## WORK TASK
Rewrite all the records below with every "T-Shirt" swapped for "Hoodie" and nothing else changed, and leave out the pictures.
---------------
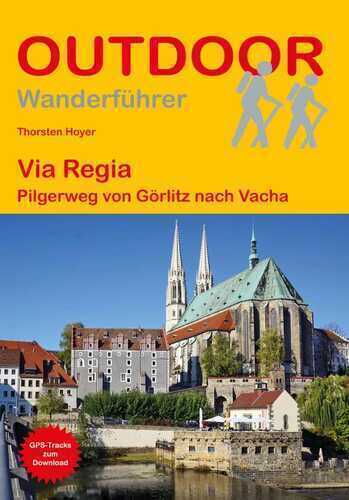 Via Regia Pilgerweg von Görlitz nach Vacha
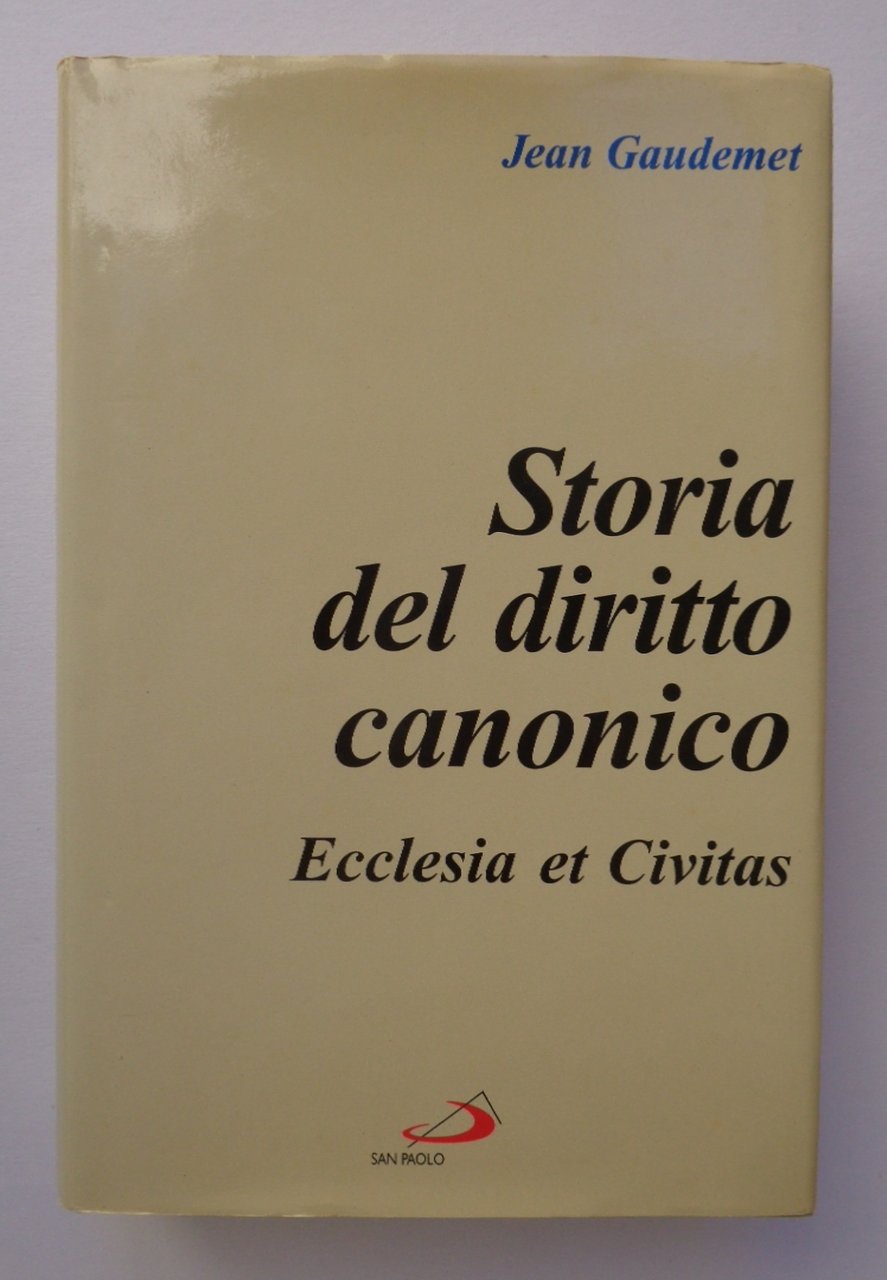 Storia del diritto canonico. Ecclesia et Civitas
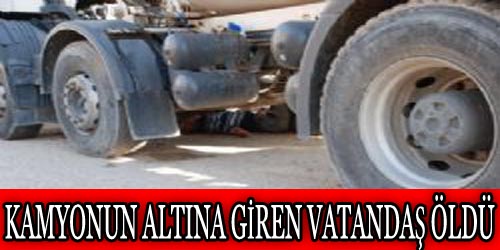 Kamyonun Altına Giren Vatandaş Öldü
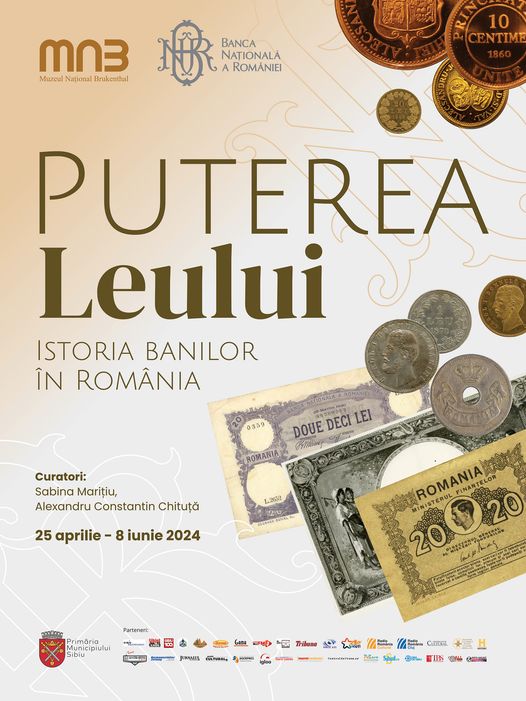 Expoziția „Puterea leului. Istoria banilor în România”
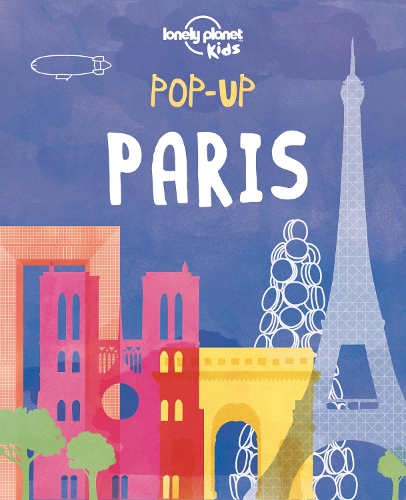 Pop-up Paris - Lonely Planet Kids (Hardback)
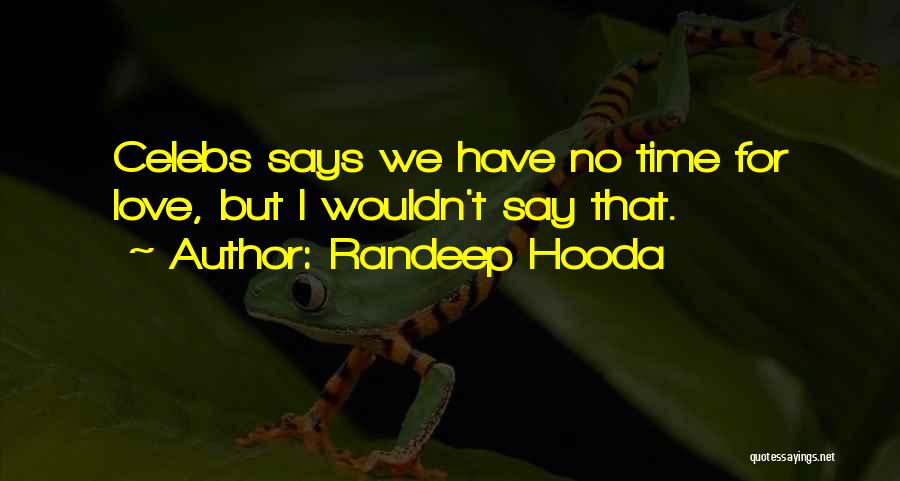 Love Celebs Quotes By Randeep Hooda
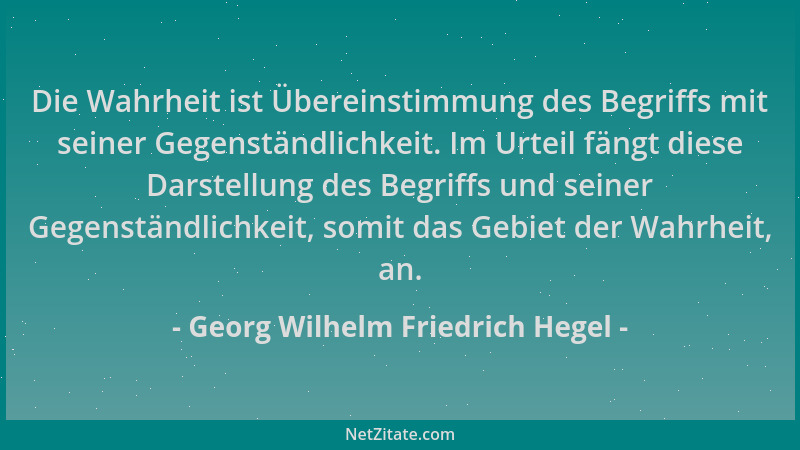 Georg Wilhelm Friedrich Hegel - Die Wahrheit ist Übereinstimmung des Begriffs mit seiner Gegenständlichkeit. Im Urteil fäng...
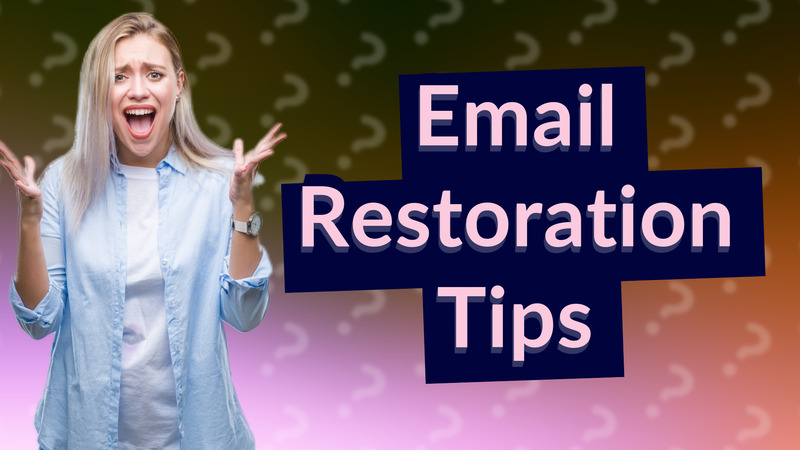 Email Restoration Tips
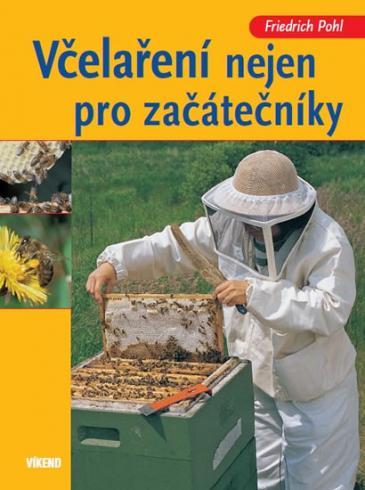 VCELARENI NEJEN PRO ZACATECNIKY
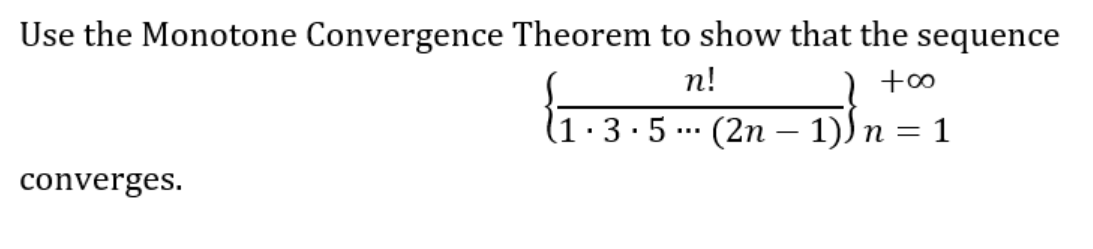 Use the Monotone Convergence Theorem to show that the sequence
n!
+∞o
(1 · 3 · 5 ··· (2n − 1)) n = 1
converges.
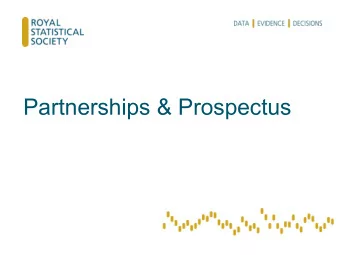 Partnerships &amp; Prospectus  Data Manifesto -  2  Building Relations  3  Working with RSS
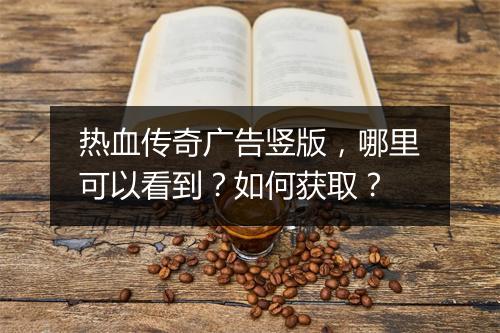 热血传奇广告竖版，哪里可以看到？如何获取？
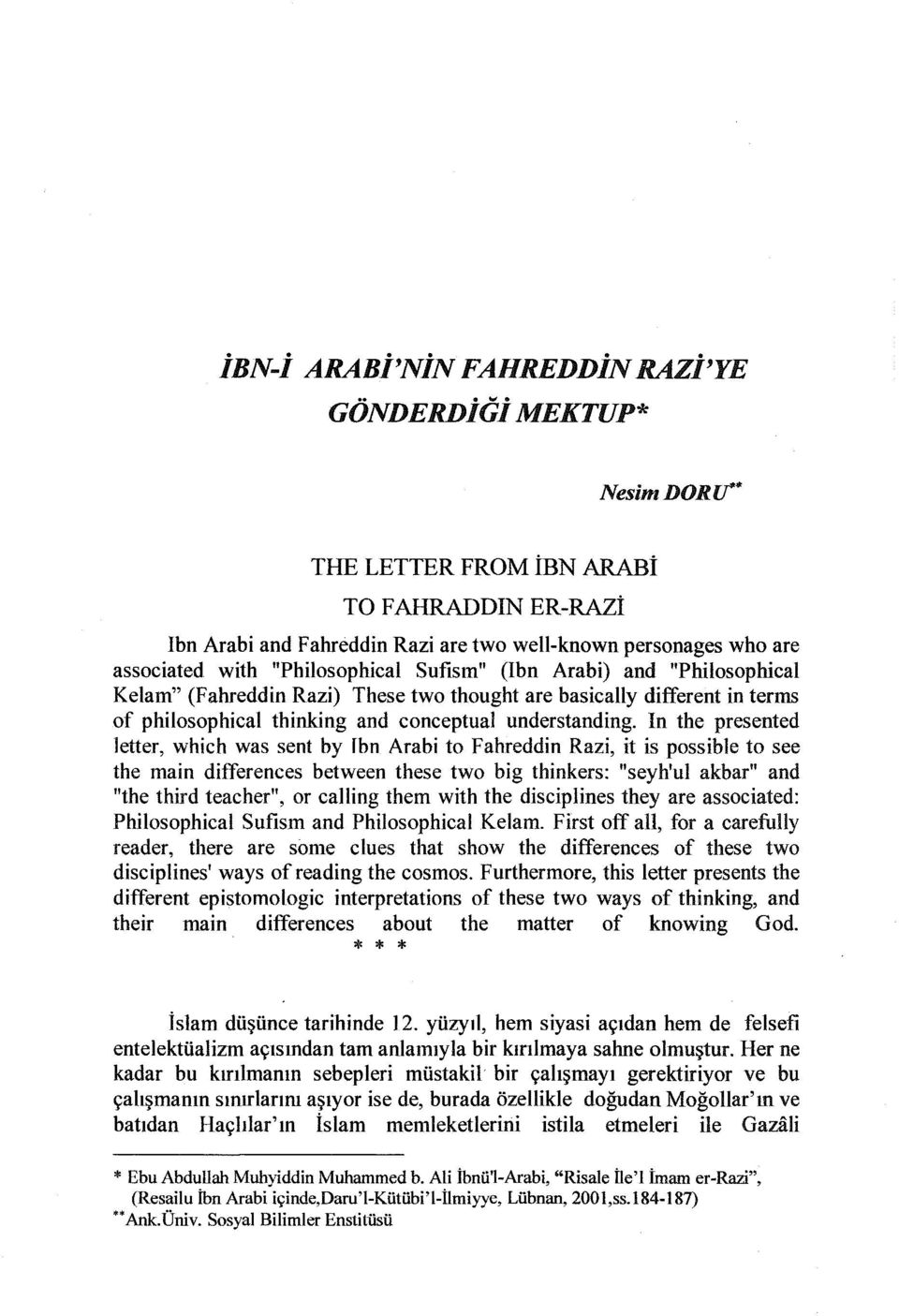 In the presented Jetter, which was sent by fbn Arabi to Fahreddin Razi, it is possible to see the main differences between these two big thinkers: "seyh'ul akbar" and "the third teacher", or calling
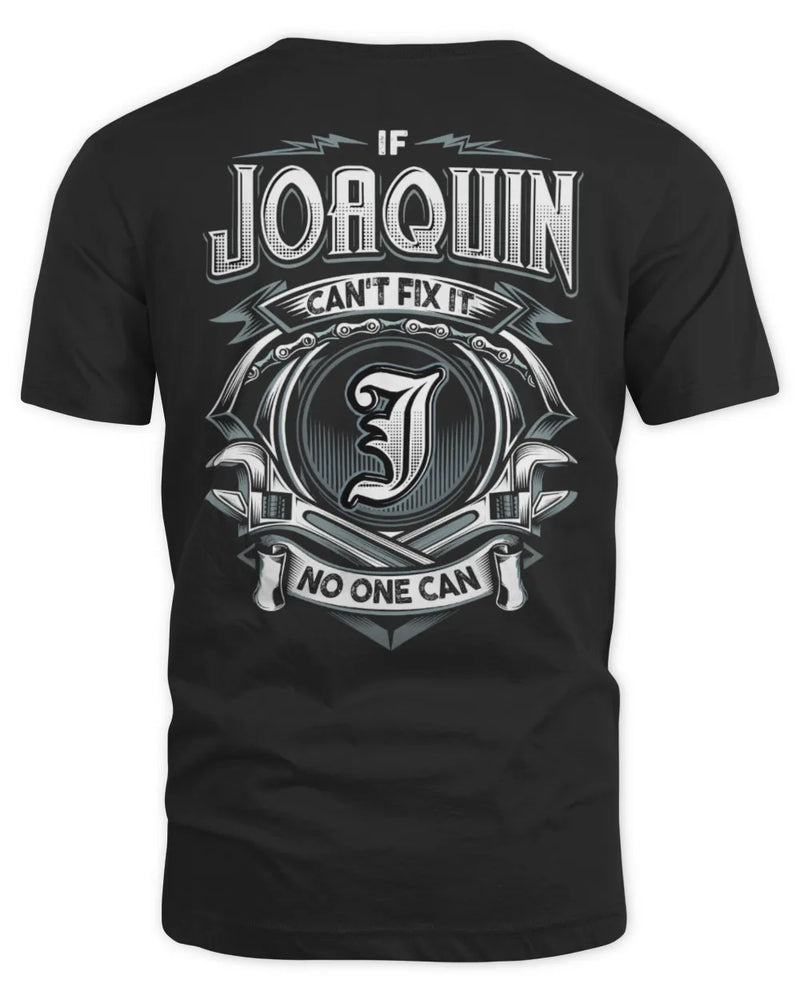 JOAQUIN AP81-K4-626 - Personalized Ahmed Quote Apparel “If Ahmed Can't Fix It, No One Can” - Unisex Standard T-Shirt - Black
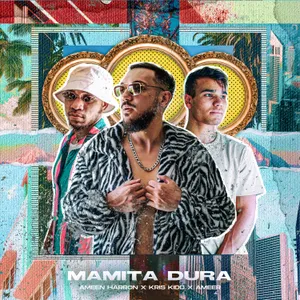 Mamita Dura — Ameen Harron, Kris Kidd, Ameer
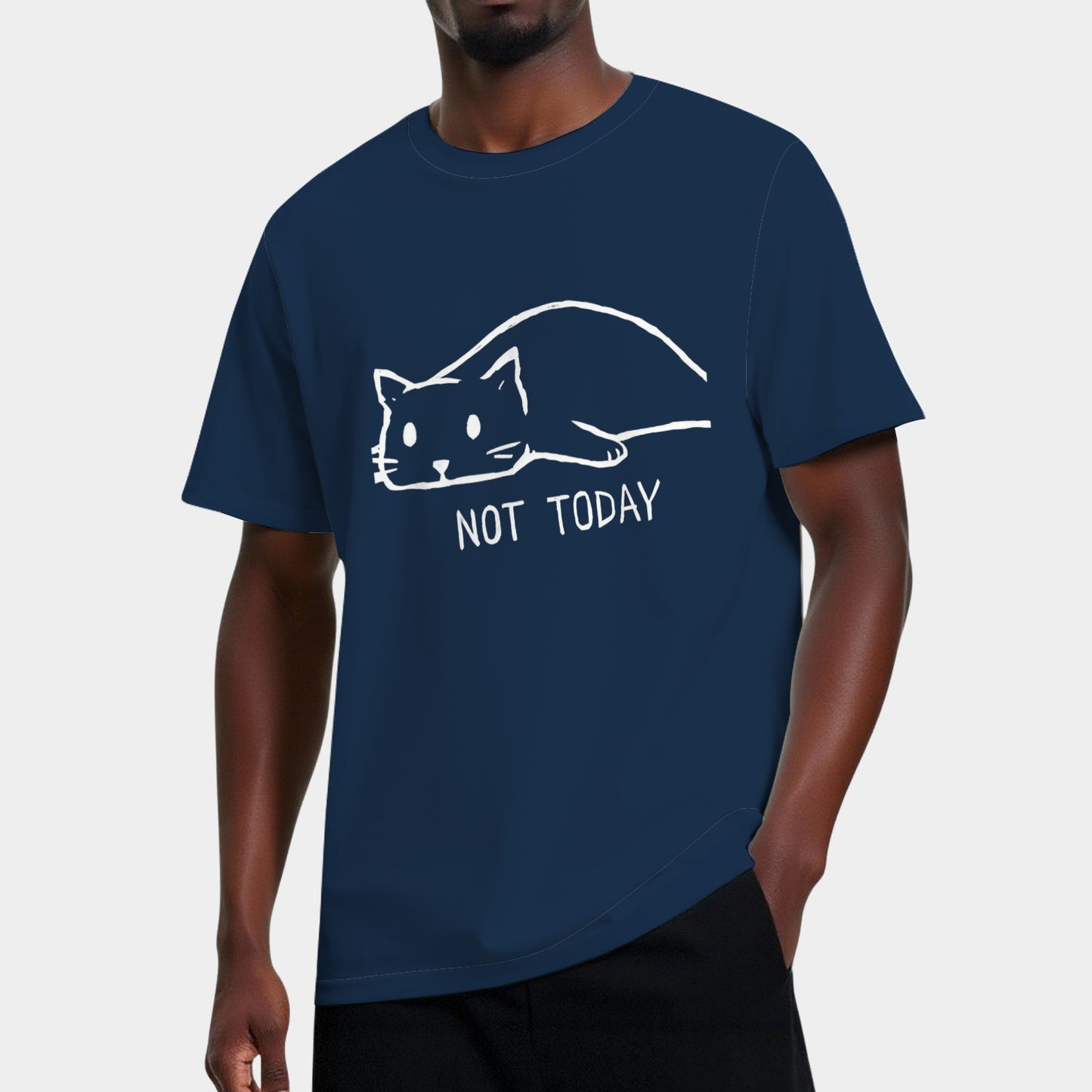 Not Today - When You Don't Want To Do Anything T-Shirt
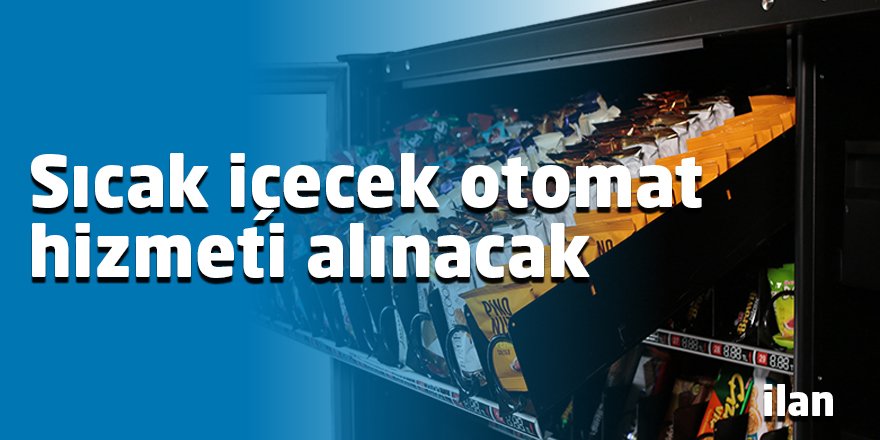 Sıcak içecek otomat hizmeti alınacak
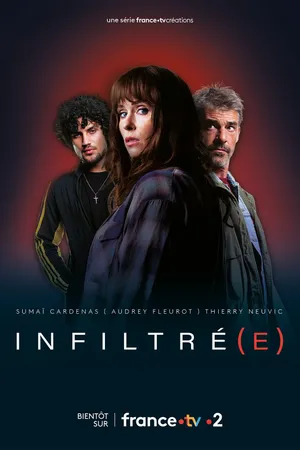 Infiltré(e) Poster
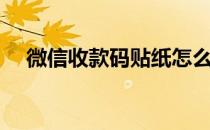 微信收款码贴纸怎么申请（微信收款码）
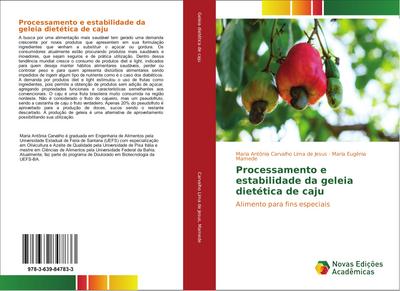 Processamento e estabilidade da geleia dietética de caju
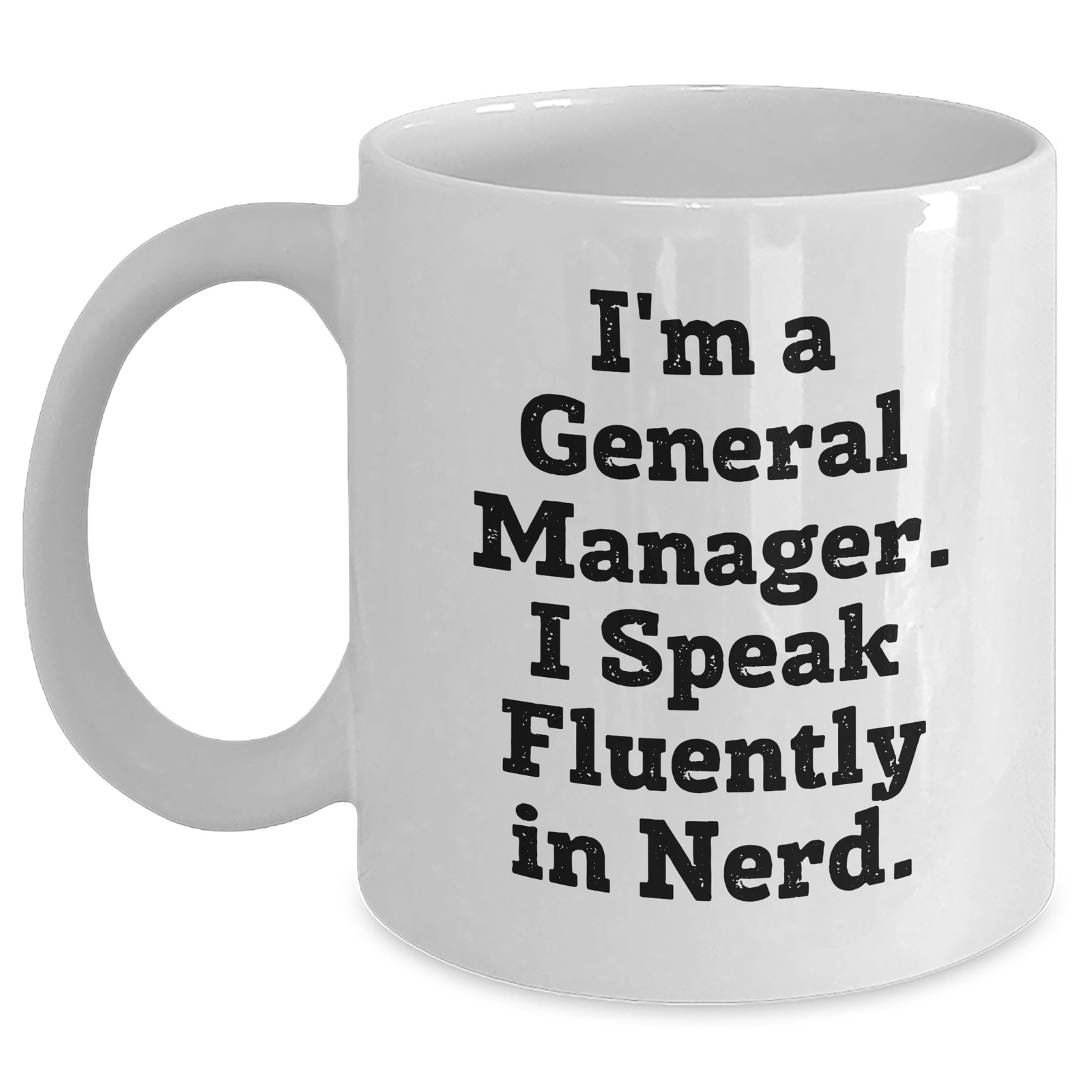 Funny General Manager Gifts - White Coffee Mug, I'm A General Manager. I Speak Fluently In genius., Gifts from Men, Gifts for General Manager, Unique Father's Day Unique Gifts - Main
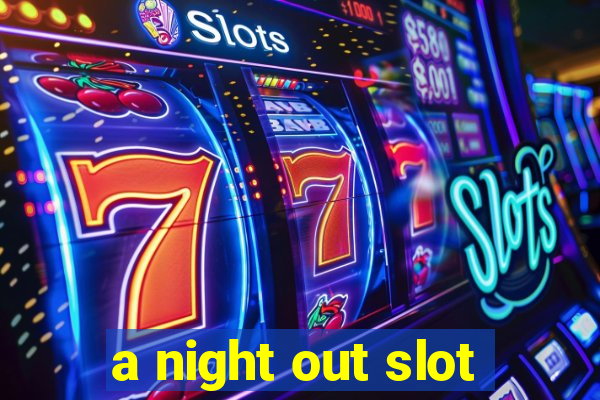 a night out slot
---------------
## SOLUTION
 Via Regia Pilgerweg von Görlitz nach Vacha
 Storia del diritto canonico. Ecclesia et Civitas
 Kamyonun Altına Giren Vatandaş Öldü
 Expoziția „Puterea leului. Istoria banilor în România”
 Pop-up Paris - Lonely Planet Kids (Hardback)
 Love Celebs Quotes By Randeep Hooda
 Georg Wilhelm Friedrich Hegel - Die Wahrheit ist Übereinstimmung des Begriffs mit seiner Gegenständlichkeit. Im Urteil fäng...
 Email Restoration Tips
 VCELARENI NEJEN PRO ZACATECNIKY
 Use the Monotone Convergence Theorem to show that the sequence
n!
+∞o
(1 · 3 · 5 ··· (2n − 1)) n = 1
converges.
 Partnerships &amp; Prospectus  Data Manifesto -  2  Building Relations  3  Working with RSS
 热血传奇广告竖版，哪里可以看到？如何获取？
 In the presented Jetter, which was sent by fbn Arabi to Fahreddin Razi, it is possible to see the main differences between these two big thinkers: "seyh'ul akbar" and "the third teacher", or calling
 JOAQUIN AP81-K4-626 - Personalized Ahmed Quote Apparel “If Ahmed Can't Fix It, No One Can” - Unisex Standard Hoodie - Black
 Mamita Dura — Ameen Harron, Kris Kidd, Ameer
 Not Today - When You Don't Want To Do Anything Hoodie
 Sıcak içecek otomat hizmeti alınacak
 Infiltré(e) Poster
 微信收款码贴纸怎么申请（微信收款码）
 Processamento e estabilidade da geleia dietética de caju
 Funny General Manager Gifts - White Coffee Mug, I'm A General Manager. I Speak Fluently In genius., Gifts from Men, Gifts for General Manager, Unique Father's Day Unique Gifts - Main
 a night out slot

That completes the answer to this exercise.